The ISB convention featured daily performances and professional and amateur bassists. (Photo by Franklin Crawford)
“The 50th anniversary convention for the International Society of Bassists was a huge success,” said Nicholas Walker, associate professor of performance studies and ISB president. “New connections were forged between people of many backgrounds. Luthiers, performers, educators, engineers, academics, children and parents are writing to me from afar with jubilant expressions of their experience at the convention.”
Among the thousands in attendance were Ithaca College alumni eager to watch first-class performances, continue honing their craft and network with other bassists at their alma mater. “It is just a could-not-miss situation,” said Joey Arcuri ’09, who plays in a nationally touring folk-rock band called Driftwood. “Every corner I turn, I’m connecting with people.”
Many of the performances showed off the double bass’s versatility. Performers were just as likely to play Beethoven or Bach as they were Metallica or the Red Hot Chili Peppers.
“I got to see so many different approaches to playing,” said Desmond Bratton, M.M. ’14. “It really represented Nicholas [Walker’s] whole thing, because he’s such an eclectic musician himself. There was such an eclectic range of types of music and approaches to music, but all at an extremely high level.”
The convention also included a college bass showcase featuring current college students.

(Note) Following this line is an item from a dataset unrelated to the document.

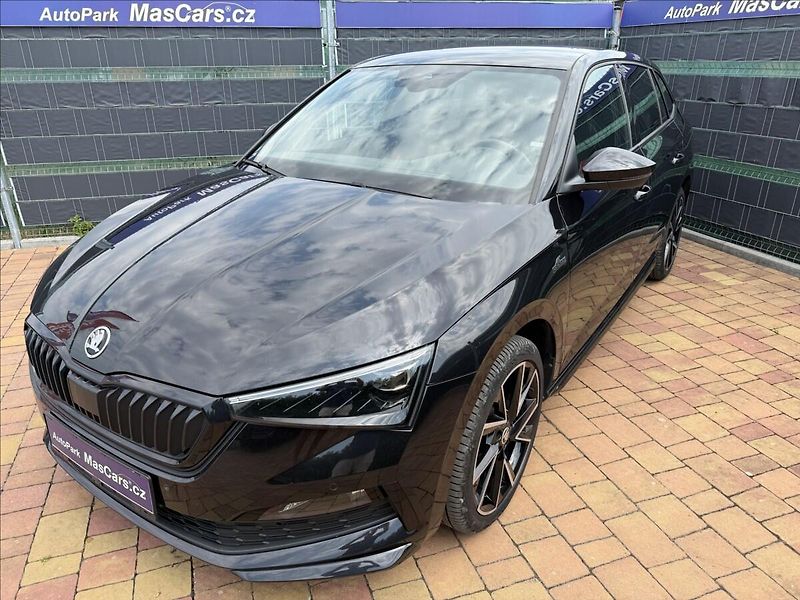 Škoda Scala 1.5 TSI Monte Carlo - fotka 4 z 26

Ithaca College students played in two showcase performances on Saturday, June 10. The Ithaca College showcases included student-composed arrangements of modern pop music, such as the Backstreet Boys and Lady Gaga, as well as classical and contemporary pieces.

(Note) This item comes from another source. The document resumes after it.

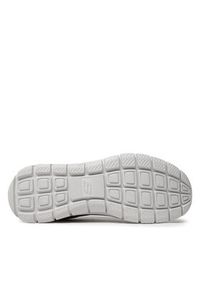 skechers - Skechers Sneakersy Front Runner 232298/CCBK Szary. Kolor: szary. Materiał: materiał #3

Katelyn Adams ’20, a performance and music education major who played in the showcases, said that the performances were the culmination of a semester of work arranging the pieces and rehearsing.
“It was really rewarding to see all of our hard work throughout the semester finally being put into place,” said Adams. “Just being able to look up [during the [performance] and see familiar college friends, but also a couple headliners — it was really cool to see them come out and appreciate the upcoming level of professional bass players.”
Each morning, convention attendees practiced in Ben Light Gymnasium. (Photo by Natalie Jenereski)
For children just starting out on the bass, the convention featured a Young Bassists Program. At least 45 youths under 18 attended special events with headlining performers, taking masterclass lessons with some of the best bass instructors in the world and playing in large and small ensemble performances.
While the bassists were busy practicing, learning and performing, a team of luthiers (someone who builds or repairs string instruments), set upon the ambitious task of building three basses from scratch within the week. One of the basses was raffled off and won by an ISB member. Another bass, which must still be varnished and strung, will be given to Ithaca College junior Kiefer Fuller, who was chosen after an interview with the ISB’s managing director and a lesson he had with ISB founder Gary Karr. The third will be completed at a later date and will likely be sold.
On display for the first time during the convention were the Scott LaFaro archives. LaFaro attended Ithaca College in the 1950s before beginning an illustrious career as a jazz bassist, playing in the Bill Evans Trio. He died suddenly in an automobile accident in 1961. The centerpiece of the archives is LaFaro’s bass, an instrument that was built in 1825. It was badly damaged in the accident that claimed LaFaro’s life, but was restored in the 1980s.
“Scott was an innovator in the music world, and he has been a tremendous inspiration to many bassists for over half a century,” said Walker. “The archives enable people from all over the world to come into contact with both his legacy and creative spirit.”
The archives were donated to the ISB by the LaFaro family, and will be housed at Ithaca College.